Blessing of the Hands Unity Ceremony

There are two ways that our wedding officiants incorporate in a blessing of the hands unity ceremony into a wedding ceremony.

The first way is to have the couple participate in a traditional hand-fasting.  The hand-fasting ceremony is right before the end of the wedding ceremony.  The couple can choose to have both of their hands tied together, and then untied before their pronouncement.  Or they can choose to have one hand each tied together, be pronounced husband and wife, and walk back down the aisle together with two of their hands still knotted.  Neither way is wrong and we leave it up to the couple on what they prefer.

The hand-fasting ceremony is an ancient Celtic tradition.  There are many versions of the ceremony and it is the origin of the phrase “tying the knot”.  There is not a certain type of fabric that must be used.  Ribbon, silk, rope cord, etc. are all good choices.  The fabric must be long enough to complete the ceremony.  We recommend at least 3 – 3.5 feet.

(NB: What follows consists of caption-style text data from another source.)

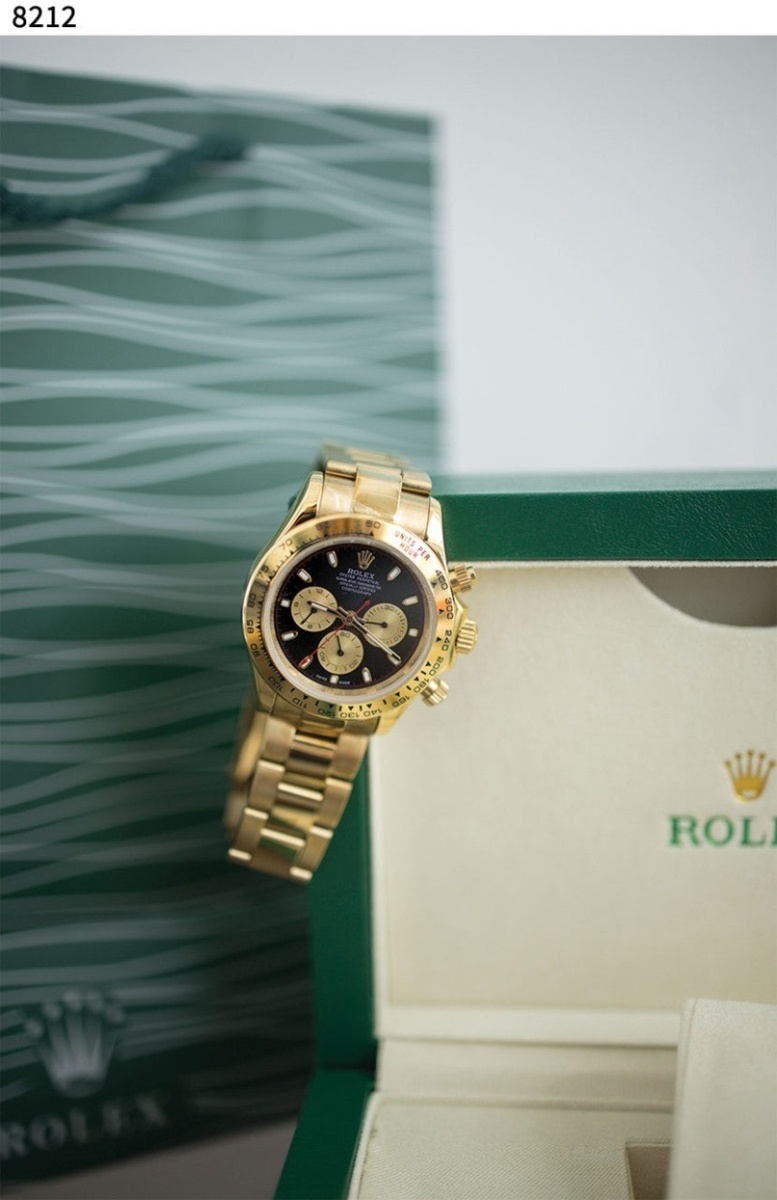 롤렉스 수입고급 로렉스 데이토나 옐로우골드 - 2 Color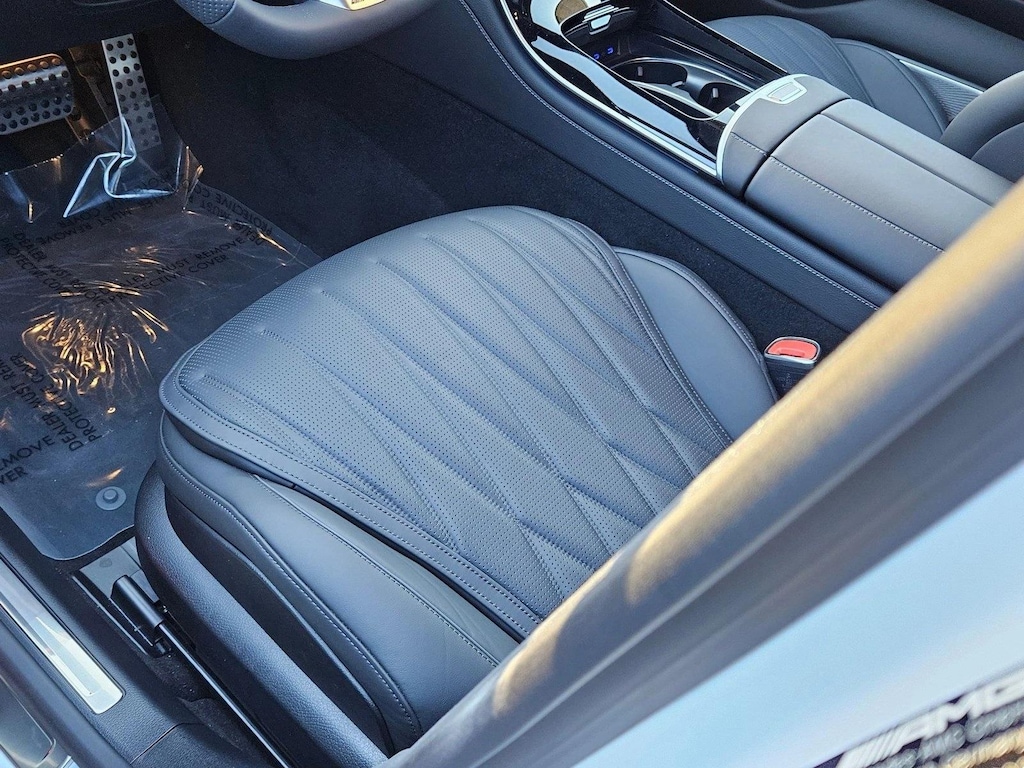 New 2026 Mercedes-Benz AMG S 63 E AMG ® S 63 E 4MATIC ® Sedan Sedan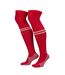 Chaussettes De Foot Motif/style Liverpool Fc Adulte Rouge Nike-4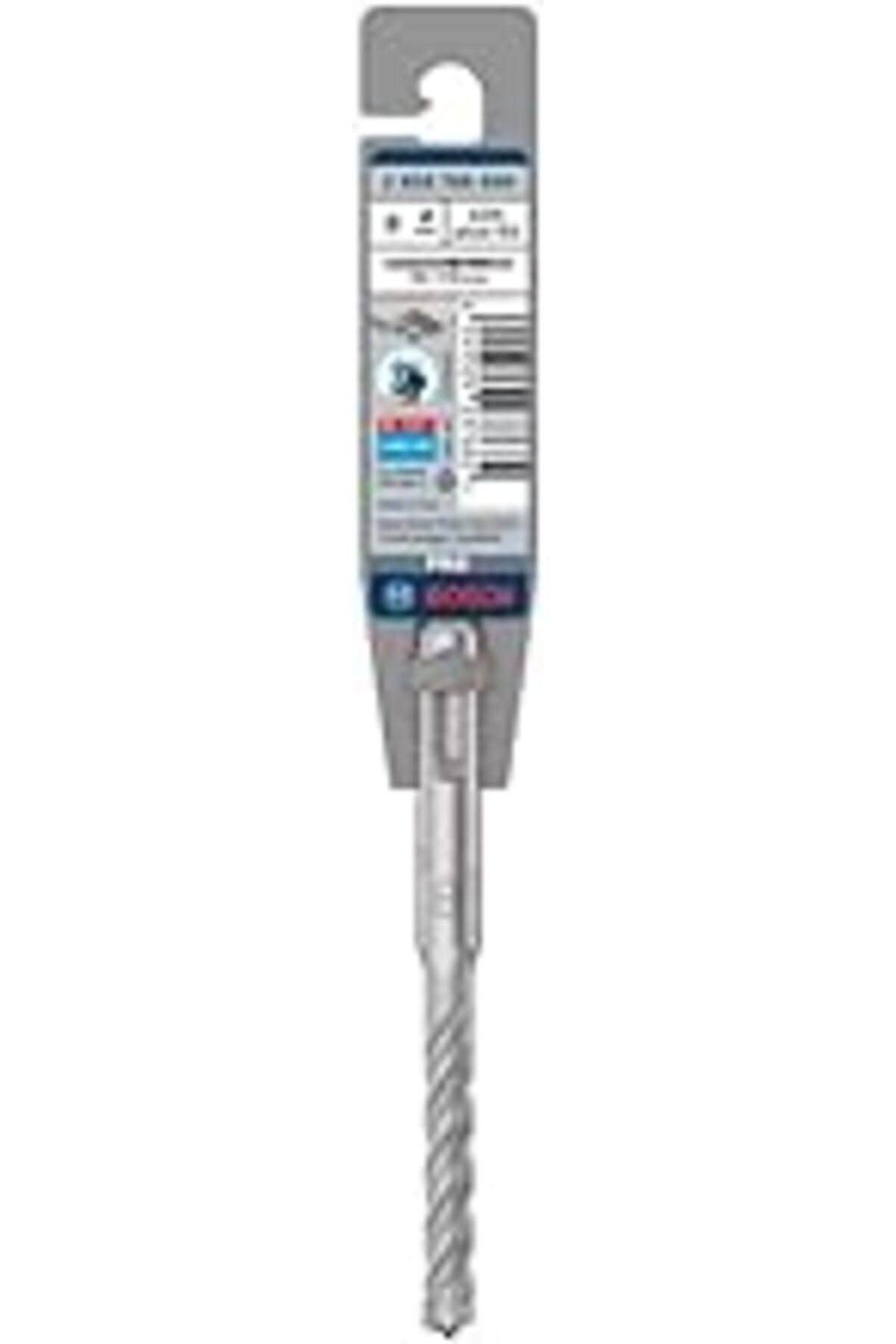 NZM TİCARET 1X Pro Sds Plus-5X Kırıcı Delici Delme Ucu (Donatılı Beton, Beton, Ø 8,00 Mm, Professional Aksesuar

The second way is to have the couple face each other matching right palms and then left palms.  The wording of the blessing is very similar to the hand-fasting except there is no mention of tying knots.  The focus is on the hands.  For example, here is a piece of the blessing:

These are the hands of your best friend, young and strong and full of love for you, that are holding yours on your wedding day, as you promise to love each other today, tomorrow and forever. These are the hands that will work alongside yours, as together you build your future.                                                                                                                                                                                               These are the hands that will passionately love you and cherish you through the years, and with the slightest touch, will comfort you like no other.

 

The hand blessing ceremony can take the place of a traditional prayer for those couples wanting a secular ceremony or to add a uniqueness to their wedding ceremony.